‘The Gospel According to Coco Chanel: Life Lessons From the World’s Most Elegant Woman’ by Karen Karbo
Coco Chanel is known for saying “a woman who doesn’t wear perfume has no future” and “fashion passes, style remains.” But did she? Bons mots have been attributed to her because they seemed like the kind of thing the witty, sharp-tongued fashion icon might say.
As Karen Karbo writes with dazzled admiration in “The Gospel According to Coco Chanel: Life Lessons From the World’s Most Elegant Woman” (skirt!: 226 pp., $19.95), a certain un-pindownable-ness around Chanel (1883-1971) is pretty standard: “She was a master of misinformation, which is a nice way of saying she compulsively lied about her past, and then lied about having lied, and then disavowed the lie about the lie.”
Reading Karbo is like listening to a dear friend talk about the legendary designer over brunch. She starts with Chanel’s self-invention, moves through her coterie of lovers (who were also early bankrollers), her connected colleagues (Collette, Misia Sert, Jean Cocteau) and her rivals (including the men to whom she signed over much of the Chanel No. 5 perfume profits). It’s a chatty account, threaded through with Karbo’s quest to acquire a genuine Chanel jacket.
But without the clothes themselves, there would be no story. Chanel revolutionized women’s fashion -- fin-de-siècle ladies were pulled and corseted, poufed and fussy, with architecture needed to keep their voluminous hats afloat. By creating body-skimming designs and putting women in trousers, Chanel not only changed silhouettes but also how women could move through the world; in her clothing, women could reach and do for themselves.

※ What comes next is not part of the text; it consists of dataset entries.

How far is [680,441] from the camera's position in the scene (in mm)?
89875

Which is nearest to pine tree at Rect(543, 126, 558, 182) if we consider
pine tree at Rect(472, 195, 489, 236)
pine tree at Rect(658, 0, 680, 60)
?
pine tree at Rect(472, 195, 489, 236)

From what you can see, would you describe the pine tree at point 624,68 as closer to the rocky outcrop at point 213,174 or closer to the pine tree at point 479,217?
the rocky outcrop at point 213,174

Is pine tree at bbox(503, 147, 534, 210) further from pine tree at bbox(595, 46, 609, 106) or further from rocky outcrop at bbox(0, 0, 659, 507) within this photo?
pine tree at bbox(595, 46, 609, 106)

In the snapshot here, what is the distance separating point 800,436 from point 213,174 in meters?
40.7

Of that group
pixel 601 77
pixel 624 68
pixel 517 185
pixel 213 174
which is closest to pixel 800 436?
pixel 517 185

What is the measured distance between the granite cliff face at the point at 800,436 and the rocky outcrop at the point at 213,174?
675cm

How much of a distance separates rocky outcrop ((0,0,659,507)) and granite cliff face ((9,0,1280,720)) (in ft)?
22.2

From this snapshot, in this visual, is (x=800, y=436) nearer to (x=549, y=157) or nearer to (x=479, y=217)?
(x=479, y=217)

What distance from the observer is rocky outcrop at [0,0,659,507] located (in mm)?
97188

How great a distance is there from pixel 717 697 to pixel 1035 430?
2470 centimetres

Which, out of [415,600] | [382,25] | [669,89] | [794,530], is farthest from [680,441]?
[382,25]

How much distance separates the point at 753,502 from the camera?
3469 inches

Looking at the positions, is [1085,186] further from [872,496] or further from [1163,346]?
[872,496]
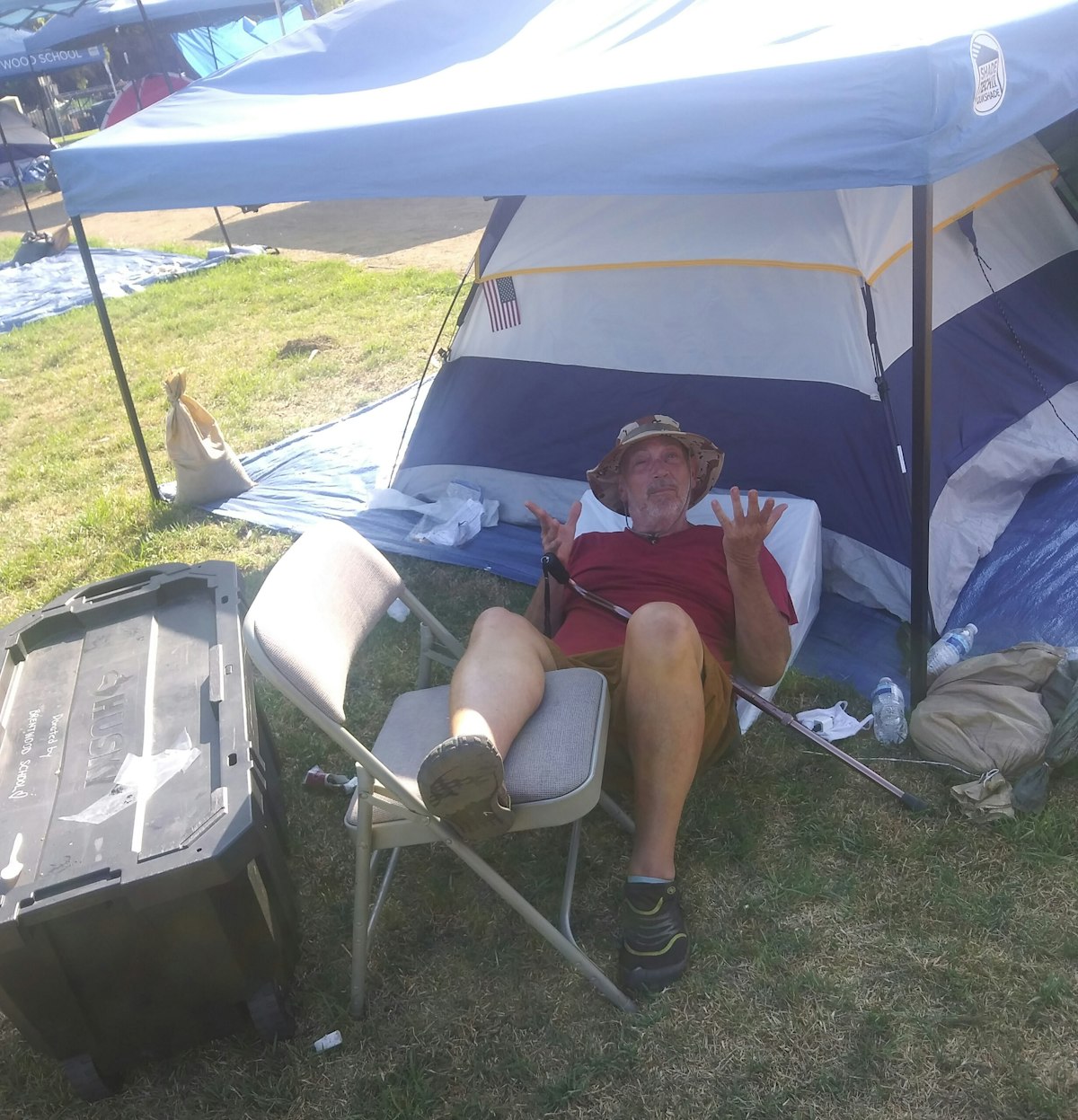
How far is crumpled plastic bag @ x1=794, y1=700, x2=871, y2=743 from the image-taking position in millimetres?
2803

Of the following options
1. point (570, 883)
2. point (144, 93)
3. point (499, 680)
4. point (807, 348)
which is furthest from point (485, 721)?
point (144, 93)

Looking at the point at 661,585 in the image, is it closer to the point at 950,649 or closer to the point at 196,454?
the point at 950,649

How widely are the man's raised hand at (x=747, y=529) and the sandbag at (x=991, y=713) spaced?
733 mm

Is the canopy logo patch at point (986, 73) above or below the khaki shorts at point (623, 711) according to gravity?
above

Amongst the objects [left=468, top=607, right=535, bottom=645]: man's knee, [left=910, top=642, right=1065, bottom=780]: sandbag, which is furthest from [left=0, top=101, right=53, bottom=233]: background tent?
[left=910, top=642, right=1065, bottom=780]: sandbag

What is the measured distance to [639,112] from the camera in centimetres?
250

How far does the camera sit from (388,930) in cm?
237

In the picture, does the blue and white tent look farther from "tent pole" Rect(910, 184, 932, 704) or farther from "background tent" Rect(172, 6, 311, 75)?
"background tent" Rect(172, 6, 311, 75)

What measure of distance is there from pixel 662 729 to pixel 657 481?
0.81m

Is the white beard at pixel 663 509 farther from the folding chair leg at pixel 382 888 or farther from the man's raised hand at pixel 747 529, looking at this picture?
the folding chair leg at pixel 382 888

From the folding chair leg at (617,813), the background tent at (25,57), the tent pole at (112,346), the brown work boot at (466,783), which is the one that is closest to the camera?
the brown work boot at (466,783)

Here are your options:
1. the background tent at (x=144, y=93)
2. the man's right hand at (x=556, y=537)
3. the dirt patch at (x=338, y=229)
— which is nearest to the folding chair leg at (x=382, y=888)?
the man's right hand at (x=556, y=537)

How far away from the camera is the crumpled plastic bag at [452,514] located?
3998mm

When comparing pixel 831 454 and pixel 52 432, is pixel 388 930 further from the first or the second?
pixel 52 432
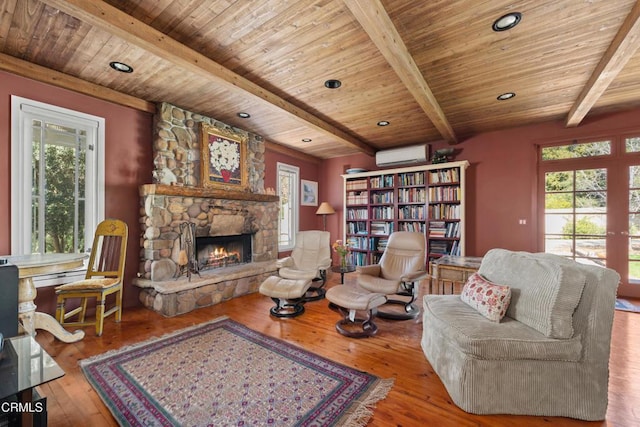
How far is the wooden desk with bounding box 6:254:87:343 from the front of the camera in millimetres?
1977

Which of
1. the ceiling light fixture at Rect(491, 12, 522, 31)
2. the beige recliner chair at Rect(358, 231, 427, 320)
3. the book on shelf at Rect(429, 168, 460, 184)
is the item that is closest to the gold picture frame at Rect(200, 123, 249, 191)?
the beige recliner chair at Rect(358, 231, 427, 320)

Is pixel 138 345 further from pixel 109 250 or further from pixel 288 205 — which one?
pixel 288 205

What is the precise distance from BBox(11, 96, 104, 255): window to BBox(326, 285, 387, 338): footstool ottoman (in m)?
2.81

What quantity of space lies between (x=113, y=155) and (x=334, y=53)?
2752 millimetres

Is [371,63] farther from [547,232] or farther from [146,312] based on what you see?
[547,232]

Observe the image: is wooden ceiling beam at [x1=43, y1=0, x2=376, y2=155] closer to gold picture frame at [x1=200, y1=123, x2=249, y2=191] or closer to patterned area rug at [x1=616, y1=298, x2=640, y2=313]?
gold picture frame at [x1=200, y1=123, x2=249, y2=191]

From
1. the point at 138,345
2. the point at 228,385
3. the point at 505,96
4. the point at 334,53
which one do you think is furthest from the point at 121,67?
the point at 505,96

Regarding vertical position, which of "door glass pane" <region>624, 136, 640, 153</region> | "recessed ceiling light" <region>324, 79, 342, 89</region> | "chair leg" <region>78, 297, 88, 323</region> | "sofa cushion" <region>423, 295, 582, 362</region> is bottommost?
"chair leg" <region>78, 297, 88, 323</region>

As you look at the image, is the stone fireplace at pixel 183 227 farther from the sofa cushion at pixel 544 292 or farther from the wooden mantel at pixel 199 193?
the sofa cushion at pixel 544 292

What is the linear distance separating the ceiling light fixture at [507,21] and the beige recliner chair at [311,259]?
2.91m

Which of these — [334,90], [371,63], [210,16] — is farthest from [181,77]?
[371,63]

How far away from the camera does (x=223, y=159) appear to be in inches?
158

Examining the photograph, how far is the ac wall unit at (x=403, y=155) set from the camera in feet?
16.2

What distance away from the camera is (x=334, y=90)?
308cm
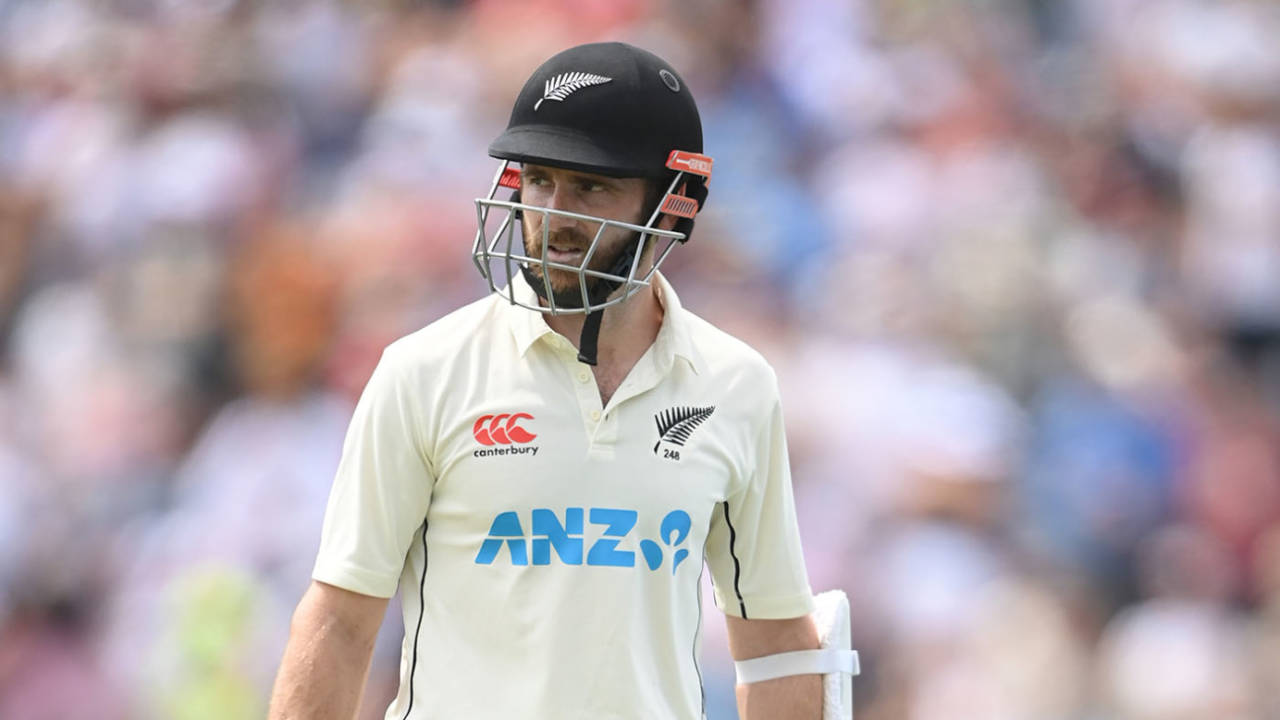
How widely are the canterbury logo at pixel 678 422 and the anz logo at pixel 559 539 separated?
0.50ft

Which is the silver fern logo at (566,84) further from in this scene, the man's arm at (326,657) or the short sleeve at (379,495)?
the man's arm at (326,657)

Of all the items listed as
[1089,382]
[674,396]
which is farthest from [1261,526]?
[674,396]

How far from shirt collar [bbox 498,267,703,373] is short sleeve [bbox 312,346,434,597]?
8.6 inches

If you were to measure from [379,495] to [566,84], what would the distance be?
72 centimetres

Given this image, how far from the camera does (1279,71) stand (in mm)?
7129

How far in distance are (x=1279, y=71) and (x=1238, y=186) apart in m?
0.69

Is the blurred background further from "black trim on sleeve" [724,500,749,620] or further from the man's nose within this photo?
the man's nose

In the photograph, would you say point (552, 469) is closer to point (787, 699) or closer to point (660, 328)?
point (660, 328)

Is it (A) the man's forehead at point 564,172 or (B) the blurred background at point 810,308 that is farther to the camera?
(B) the blurred background at point 810,308

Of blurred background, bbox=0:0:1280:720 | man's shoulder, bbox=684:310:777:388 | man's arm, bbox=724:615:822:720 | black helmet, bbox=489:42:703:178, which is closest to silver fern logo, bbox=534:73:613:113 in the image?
black helmet, bbox=489:42:703:178

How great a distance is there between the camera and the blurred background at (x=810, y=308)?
5.95 metres

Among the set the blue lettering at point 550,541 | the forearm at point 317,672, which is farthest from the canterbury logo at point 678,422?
the forearm at point 317,672

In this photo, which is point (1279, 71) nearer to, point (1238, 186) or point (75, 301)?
point (1238, 186)

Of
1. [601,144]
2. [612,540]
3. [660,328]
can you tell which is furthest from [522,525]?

Born in poverty and raised in an orphanage (not that she told people that), she turned her beauty, ambition and stylistic vision into an international empire. Then she closed her business during World War II, shacked up with a much-younger Nazi propagandist and, after the affair ended, as a 71-year-old (not that she told people that) returned to fashion.
Clearly, not all her life lessons should be followed. Those that might be are broken out here in cute Bible-esque tips.
For those who want to dig deeper, there are more formal biographies listed in an appendix; This is a fun, insightful look at the genius behind the little black dress. And if it lacks for visuals -- watercolor illustrations don’t do her designs justice -- use it to brush up before the biopic “Coco Before Chanel” hits screens Sept. 25.